You don't have the equipment needed to measure ground resistance, and even if you did, I don't believe that such measurements would lead you to a conclusion and remedy for the symptoms you are experiencing.

There may be over ten thousand posts archived in these forums regarding ground loops. Many were made by electricians and engineers who understood them. Unfortunately, they all got to the point where they just kept posting the same things over and over and they no longer contribute to this forum on this topic.
post #24 of 63
Thread Starter 
Quote:
Originally Posted by AntAltMike View Post

You're thinking too much

I have a habit of that. I don't like not understanding things, so when situations like this arise, I tend to spend much more time than necessary learning theory and all sorts of unnecessary information in order to fix the problem.

And if a lateral connection is causing the problem, putting an isolator at the house entry point wouldn't fix the bars, would it?
post #25 of 63
From the AVSForums Archives, September, 2004:

http://archive.avsforum.com/avs-vb/s...gs#post4409024

Ground loops can occur even when a dish installation is grounded in accordance with the Model National Electrical Code. A ground loop is not the same thing as a ground fault, though ground loops that traverse ground faults or non-unified grounds certainly exhibit more severe hums.

About a month ago, I posted a response on this subject alluding to a book titled: Audio Systems Design and Installation by G. H. Philip Giddings, that explained the difference between safety and technical grounding. It is out of print and not in anyone's inventory in the United States, but you can buy it from Great Britian for 39.99 GBP. The fact is, there are many A/V systems that are in conformity with the electrical code grounding requirements but still exhibit hums.

Excerpt:

"The audio system designer must understand the reasons for and requirements of all three types of grounding - technical, system, and equipment - if system designs that are not only quiet and stable but also safe and reliable are to be realized. Unfortunately, the detrimental effects on audio of improper grounding practices can often be reduced by creating another improper connection. Uninformed individuals often solve audio grounding problems with techniques that are at the expense of the safety and reliability of the system, placing the user of the system in potentially life-threatening situations. This is simply not necessary: power and grounding can coexist in harmony. The extra expense is mainly one of time, that required to understand the subject and implement designs carefully"

- G. H. Philip Giddings
post #26 of 63
Quote:
Originally Posted by newerakb View Post

And if a lateral connection is causing the problem, putting an isolator at the house entry point wouldn't fix the bars, would it?

It would. Put it in the house after the grounding block. It breaks that connection.
post #27 of 63
Quote:
Originally Posted by newerakb View Post

And if a lateral connection is causing the problem, putting an isolator at the house entry point wouldn't fix the bars, would it?

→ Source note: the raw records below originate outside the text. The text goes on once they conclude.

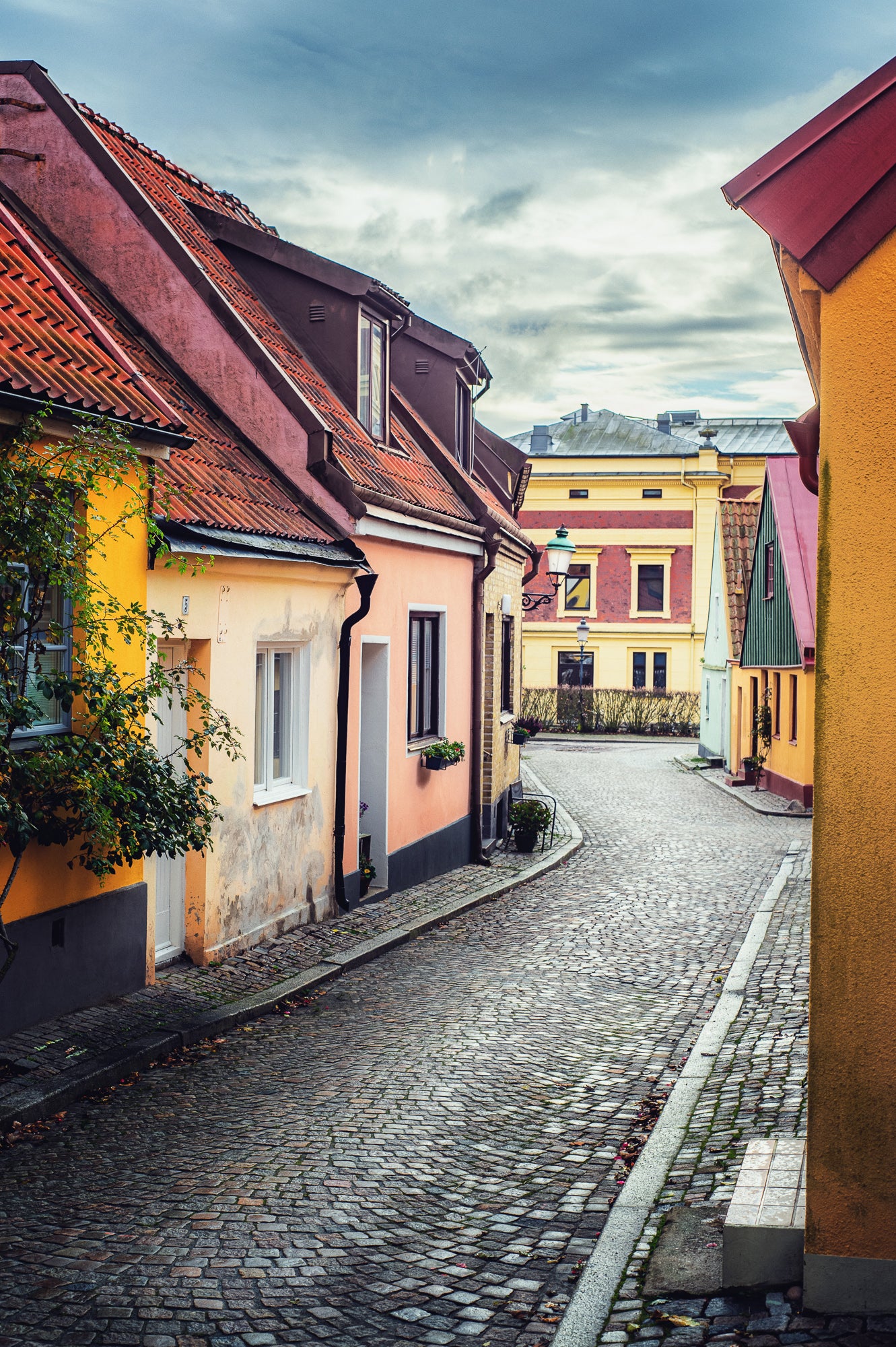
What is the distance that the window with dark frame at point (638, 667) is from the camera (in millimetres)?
47875

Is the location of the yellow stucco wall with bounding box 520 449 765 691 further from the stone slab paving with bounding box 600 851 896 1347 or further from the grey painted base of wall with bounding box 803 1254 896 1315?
the grey painted base of wall with bounding box 803 1254 896 1315

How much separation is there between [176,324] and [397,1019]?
6.44 meters

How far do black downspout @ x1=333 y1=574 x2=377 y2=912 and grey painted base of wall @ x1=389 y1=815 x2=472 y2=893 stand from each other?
5.66ft

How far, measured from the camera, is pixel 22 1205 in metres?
5.04

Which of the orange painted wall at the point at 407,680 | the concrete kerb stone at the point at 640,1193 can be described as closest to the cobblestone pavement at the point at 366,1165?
the concrete kerb stone at the point at 640,1193

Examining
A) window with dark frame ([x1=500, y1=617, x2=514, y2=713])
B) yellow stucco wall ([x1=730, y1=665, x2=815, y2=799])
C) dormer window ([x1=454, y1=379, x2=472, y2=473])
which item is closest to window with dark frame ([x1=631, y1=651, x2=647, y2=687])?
yellow stucco wall ([x1=730, y1=665, x2=815, y2=799])

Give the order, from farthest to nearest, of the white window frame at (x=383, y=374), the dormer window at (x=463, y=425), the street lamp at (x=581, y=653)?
the street lamp at (x=581, y=653), the dormer window at (x=463, y=425), the white window frame at (x=383, y=374)

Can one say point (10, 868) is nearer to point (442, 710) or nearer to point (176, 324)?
point (176, 324)

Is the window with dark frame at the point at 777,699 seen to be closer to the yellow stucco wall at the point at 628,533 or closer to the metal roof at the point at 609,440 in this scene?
the yellow stucco wall at the point at 628,533

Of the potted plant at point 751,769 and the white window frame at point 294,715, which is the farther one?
the potted plant at point 751,769

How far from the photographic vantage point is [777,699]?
26.9m

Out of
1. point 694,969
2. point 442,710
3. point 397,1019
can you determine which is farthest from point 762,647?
point 397,1019

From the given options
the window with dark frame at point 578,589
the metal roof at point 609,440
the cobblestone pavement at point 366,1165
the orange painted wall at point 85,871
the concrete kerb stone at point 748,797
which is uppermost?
the metal roof at point 609,440

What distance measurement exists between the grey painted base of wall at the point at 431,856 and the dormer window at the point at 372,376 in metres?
4.73
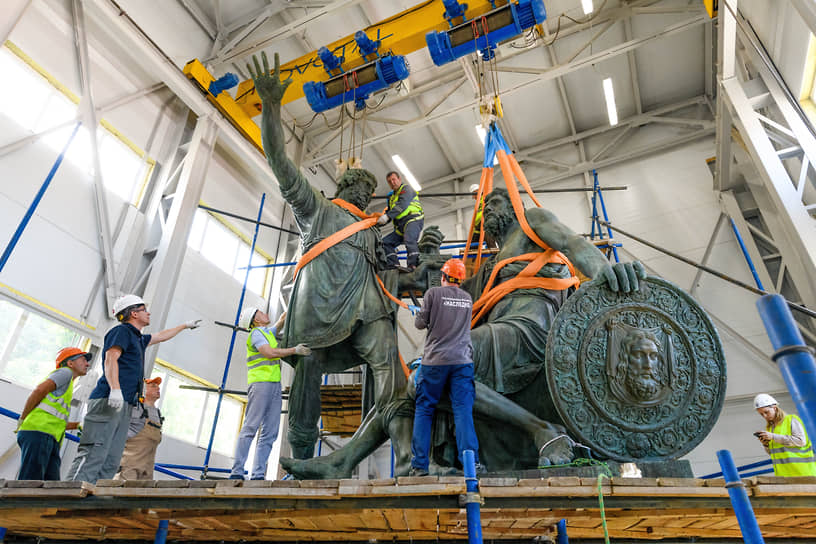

It's also possible that the ground loop in on the power pole outside the house. Don't try to fix that yourself.
post #28 of 63
Quote:
Originally Posted by NightHawk View Post

Adding additional grounds like you describe is just hacking at the problem and rarely improves anything. It simply creates additional nested loops. Any new path to ground is a new loop and as likely a new opportunity for noise intrusion as noise suppression. The safety ground in your home is NOT a noise sink.

It's not adding additional grounds. It's connecting existing grounds together. Check out NEC codes 250.50 through 250.53
post #29 of 63
Quote:
Originally Posted by Arnold R View Post

It's not adding additional grounds. It's connecting existing grounds together. Check out NEC codes 250.50 through 250.53

Well it adds additional ground paths. The NEC coundn't care less about A/V equipment performance so any guidence from there is irrelevant. Their focus is safety and once the minimum requirements are met with regards to safety do not look to electrical codes for how best to connect your home theater system.
post #30 of 63
Thread Starter 
the NEC doesn't have an optional code set for those who find home theater performance more important than their safety?